On Mar 3, 2014, at 2:37 PM, Martin Owens wrote:
On Mon, 2014-03-03 at 22:56 +0100, Johan Engelen wrote:
Perhaps you can create a helper/string.h file with all the string functions you need?
If I get more than 2, I'll do that.
(just thought of it now, but might be complete nonsense:) shouldn't the path stuff be implemented with glib::ustring, for paths that contain, say, Japanese characters?
KK believes different:
On Fri, 2014-02-07 at 15:40 +0100, Krzysztof Kosiński wrote:
Another thing to note is that std::string should only be used for paths.

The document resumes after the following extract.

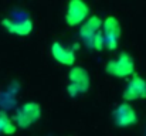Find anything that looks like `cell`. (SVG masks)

For UTF-8 strings, we should use Glib::ustring, which has a character-based index operator instead of a byte-based one.
On Fri, 2014-01-24 at 22:16 +0100, Krzysztof Kosiński wrote:
Eventually, all paths should be stored in std::string and all XML content, user-facing strings, and so on in Glib::ustring, but these tricks should help you get by in the meantime.
Jon Cruz: What say you, std::string or std::ustring for paths?
Some of it depends on where in the program the strings are going to be used.
In general we want to keep the core of our software to purely Unicode. In our case with GTK+ and GLib that means UTF-8.
User data *may* come in and out of certain points in the locale encoding. For those cases we need to convert appropriately.
Then file IO will be in the filesystem encoding. There too we probably want to convert fairly soon to UTF-8 data, and as we go out to the file system we'll have to convert back. Certain systems may have paths that don't convert cleanly to UTF-8. However those files and/or directories won't show up properly in file browsers, GNOME desktop, etc. so it might be fine to punt on those.
For more advanced use, we might add a system that maps untranslatable file-system paths to a corresponding UI string. And/or we could create a complex data type that included the filesystem string and the 'user/UI' string. These might be extreme measures, though.
Another big gotcha is that URI's are tricky, and the standard is very limited in character set. This then leads to most of the URI support in GTK+/GLib being unusable for our needs. Technically I think we actually might need IRI's.
So... the next step is probably to make a decision on where your path-type operations will fit: are they low-level in filesystem encoding random bytes, or are they slightly higher in UTF-8 data?
If you do decide to operate at the lower-level, then you have to take care to only ever walk strings from the very beginning... never search for path separators but walk for them instead, etc. UTF-8 strings, such as in GLib::ustring, can be searched for '/', '.', etc. since UTF-8 ensures we will never have problems with lead-byte/trail-byte ASCII mismatches and such.
And finally... a completely different approach might be used by leveraging Boost's filesystem lib.